Bien joué pour la punchline! Le banco, c’est ce jeu disponible dans tous les bureaux de tabac français qui permet, dit la publicité, de gagner jusqu’à 500'000 euros en misant un euro. Le principe est simple: on gratte et on voit si le signe qui apparaît est le bon. Sauf qu’en général, on ne gagne rien. Pour ce Premier ministre issu des beaux quartiers, pur produit de la nomenklatura tricolore, parler de «Banco» est très habile. Cela fait populaire. Cela fait concret. Le message est aussi efficace au sein des personnes âgées, bastion de l’électorat macroniste et fanas des «bancos».
«Heureusement que Madame Le Pen n’a pas été élue»
Il fallait enfoncer une lame entre la candidate du Rassemblement national à la présidentielle et son protégé, que les sondages disent plus populaire qu’elle. C’est fait. Gabriel Attal a confronté Jordan Bardella à ce qui se serait passé si Marine le Pen avait accédé à l’Élysée. L’euro aurait été bousculé. L’Union européenne se serait fissurée. Pas besoin d’en dire plus. Le mal est fait. Une fois encore, le registre du camp Macron et des proeuropéens est le même: miser sur l’incompétence des cadres du RN, sur les aspects impraticables de son programme, et sur les conséquences de celui-ci pour le pays et le portefeuille des Français, s’il était mis en œuvre. Fait intéressant: Jordan Bardella n’a pas contredit vertement son adversaire.
«Vous êtes forts avec les faibles et faible avec les forts»
On se souvient de la remarque assassine d’Emmanuel Macron face à Marine le Pen lors de leur second débat présidentiel, le 21 avril 2022. Le président avait accusé la candidate du RN de voir en Vladimir Poutine, non pas un dirigeant étranger, mais son banquier. Bis repetita cette fois dans d’autres termes. Gabriel Attal a, très sereinement, rappelé les difficultés financières passées du Rassemblement national (sans redire que celles-ci résultaient d’un refus des banques françaises de le financer), et asséné la nouvelle phrase qui tue: «Je ne crois pas que vous soyez russophile. Vous avez avec Poutine une alliance d’intérêts mutuels.» Voilà donc la thèse du RN, parti au service de l’étranger, qui remonte à la surface. Le fait d’être «faible avec les forts» est une allusion directe au refus de Jordan Bardella de voter les résolutions de soutien du Parlement européen à l’opposant russe décédé Alexeï Navalny.
Et la Suisse dans tout ça ?
Elle a été citée par les deux débatteurs. D'abord par Gabriel Attal, rapidement, à propos du demi-million de frontaliers qui ont besoin de la libre-circulation se rendre dans les pays voisins de la France.

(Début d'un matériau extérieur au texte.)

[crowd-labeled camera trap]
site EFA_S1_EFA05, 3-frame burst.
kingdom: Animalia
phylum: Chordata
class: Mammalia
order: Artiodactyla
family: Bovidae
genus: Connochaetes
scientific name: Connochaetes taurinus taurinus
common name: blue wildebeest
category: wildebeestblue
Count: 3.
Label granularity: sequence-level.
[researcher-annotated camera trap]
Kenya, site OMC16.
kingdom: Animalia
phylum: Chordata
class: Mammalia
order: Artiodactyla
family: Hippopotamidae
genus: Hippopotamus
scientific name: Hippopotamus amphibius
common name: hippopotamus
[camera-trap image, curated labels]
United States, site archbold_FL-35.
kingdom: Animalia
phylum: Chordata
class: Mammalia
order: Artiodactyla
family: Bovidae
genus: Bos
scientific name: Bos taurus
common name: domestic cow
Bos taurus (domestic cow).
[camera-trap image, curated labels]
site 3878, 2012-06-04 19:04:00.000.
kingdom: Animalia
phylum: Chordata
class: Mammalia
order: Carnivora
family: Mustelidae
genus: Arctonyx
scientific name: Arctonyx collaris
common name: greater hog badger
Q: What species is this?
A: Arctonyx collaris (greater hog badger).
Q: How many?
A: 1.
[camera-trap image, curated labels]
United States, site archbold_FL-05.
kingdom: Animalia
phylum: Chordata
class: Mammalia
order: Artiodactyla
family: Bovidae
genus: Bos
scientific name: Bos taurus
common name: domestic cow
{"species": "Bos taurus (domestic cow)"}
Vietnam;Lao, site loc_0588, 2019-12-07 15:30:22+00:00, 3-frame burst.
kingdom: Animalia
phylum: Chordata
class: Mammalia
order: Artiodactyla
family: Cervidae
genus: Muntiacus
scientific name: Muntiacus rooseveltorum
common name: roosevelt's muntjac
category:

Ensuite, beaucoup plus longuement, par Jordan Bardella. Ce dernier a loué la politique d'immigration choisie de la Confédération, en oubliant de préciser son appartenance à l'espace Schengen. La Suisse, un modèle pour le RN ? Le premier ministre français a répondu du tac au tac. «Vous dites sans doute cela parce que la Suisse n'est pas membre de l'Union européenne...». Dont acte.